When Tom Crane (James Hazeldine) and his team go to investigate, they take with them even more technology: specifically thermometers and motion activated cameras. By taking in even more technology, the visual advantage is given to the ghostly presence in question which finds a number of ways to manifest before the episode ends rather ambiguously (was it the presence of the past or was the presence of series’ psychic villain, Edward Drexel?). The aural potential was already tapped in the opening of the program and so the visuals of flash-bulbs firing (an inventive way to indicate the presence of a ghost in close proximity) and oscilloscope-like dials going berserk become an intriguing signifier for a haunting.
These zones of analogue recording seem to pre-empt the White Noise (2005) type of modern ghost film (now popularised in films like the Paranormal Activity series) but seem to occur often in this era of drama. Another example of this is in the oft-ignored BBC ghost story, A Child’s Voice, made the year before The Omega Factor. The story follows a radio broadcaster (T.P. McKenna) who reads ghost stories on the radio. He receives a mysterious phone call whilst reading his latest story on the air, warning him not to finish his narrative at the risk of dire consequences. The story is largely cliché, if well done, but essentially the emphasis given to analogue technology. Combined with the previous two examples, there appears to be a trilogy of hauntings all around recording technology; what was it that the era found so esoteric in recording technology (other examples include the Doctor Who episode, The Image Of Fendahl (1977))?
It is a question too general for a specific answer and so the last example to finish on is one that simply builds on the parapsychology-tech aesthetics for pulp uses rather than thematic. When the anthology series Out Of Unknown hit the 1970s, it dropped the realms of pure science-fiction in favour of more earth-bound, domestic weirdness (similar to Doctor Who again who suffered the exact same fate in 1970). This series was set in the Ballardian world of nightmarish suburbia; full of the desperate middle-classes who lived by awful shorts and misogyny. The episode in question is the Michael J. Bird penned To Lay A Ghost (1971) and would probably be considered extremely controversial if more well known.

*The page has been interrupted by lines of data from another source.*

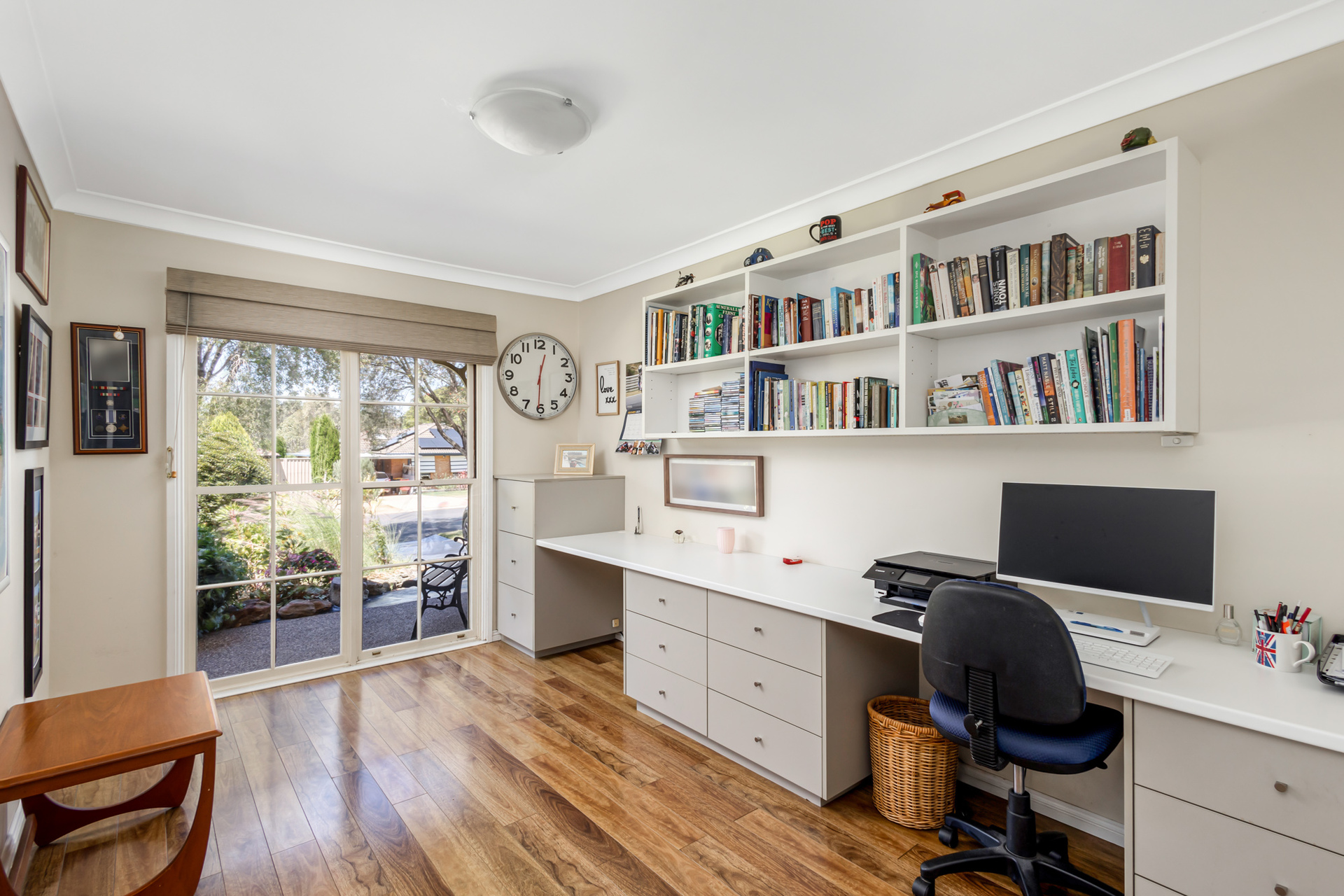 Sold - 46 Molyneaux Avenue - New Property in Kings Langley - Real Estate by Kim McChlery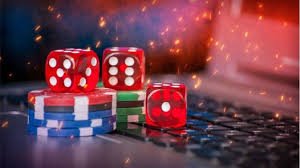 Experience the Thrill of Online Gaming at LuckiCasino Experience the Thrill of Online Gaming at LuckiCasino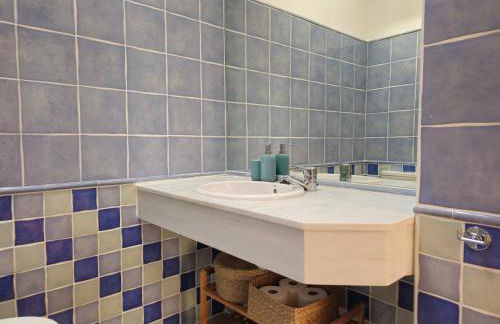 Los Juncos de la Encantada - Foto 11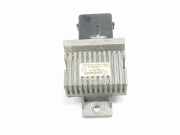 Vorglüh Relais 9663824880 Land + Range Rover Range Rover Evoque (LVJ/LVS) SUV 2.2 TD4 16V (224DT) 2011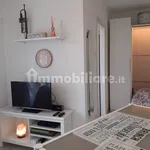 1-bedroom flat via Provinciale Francesca Nord 50, Centro, Santa Croce sull'Arno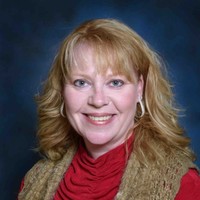 Lisa Keating Email & Phone Number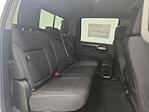 2025 Chevrolet Silverado 2500 Crew Cab 4x4 Pickup for sale #30843 - photo 30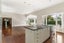 24 Aratonga Avenue, Greenlane, Auckland - Carousel 7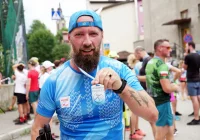 13. edycja biegu górskiego „Limanowa Forrest” już w lipcu - zdjęcie główne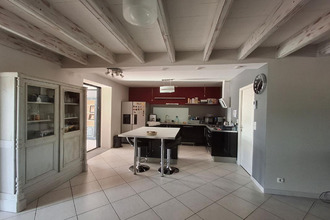 achat maison l-hermenault 85570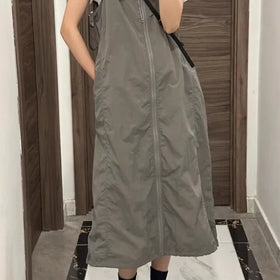 Women's Summer Dress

The narrative follows a couple moving into a new home in the country. Diana (Lesley-Anne Down) is shy and somewhat distanced having been attacked and raped when she was younger. Her husband, Eric (Iain Gregory), begins to notice strange behaviour from his new wife as she begins to sleep-walk and even absentmindedly tries and kill him. He calls in a parapsychologist who finds out that the ghost of a 17th century rapist is haunting the house, being summoned into existence by Diana who has secretly developed a (now necessary) fetish around her own assault that her caring husband simply cannot fulfil.
The sexual politics are problematic if refreshingly confident in their own showcasing of a complex but tragic feminine sexuality yet it is the play’s use of the analogue technology that is most memorable. Philimore (Peter Barkworth) the parapsychologist brings in all of the usual gadgets mentioned earlier in the article and the direction of the play makes great effect of showing the presence of the ghost by ironically highlighting its lack of physical presence. While the ideas are not especially stretched (instead focussing on the aforementioned relationships of the characters), it is a powerful and very simple aesthetic use of the analogue technology; forever doomed to capture and repeat the horror of the past.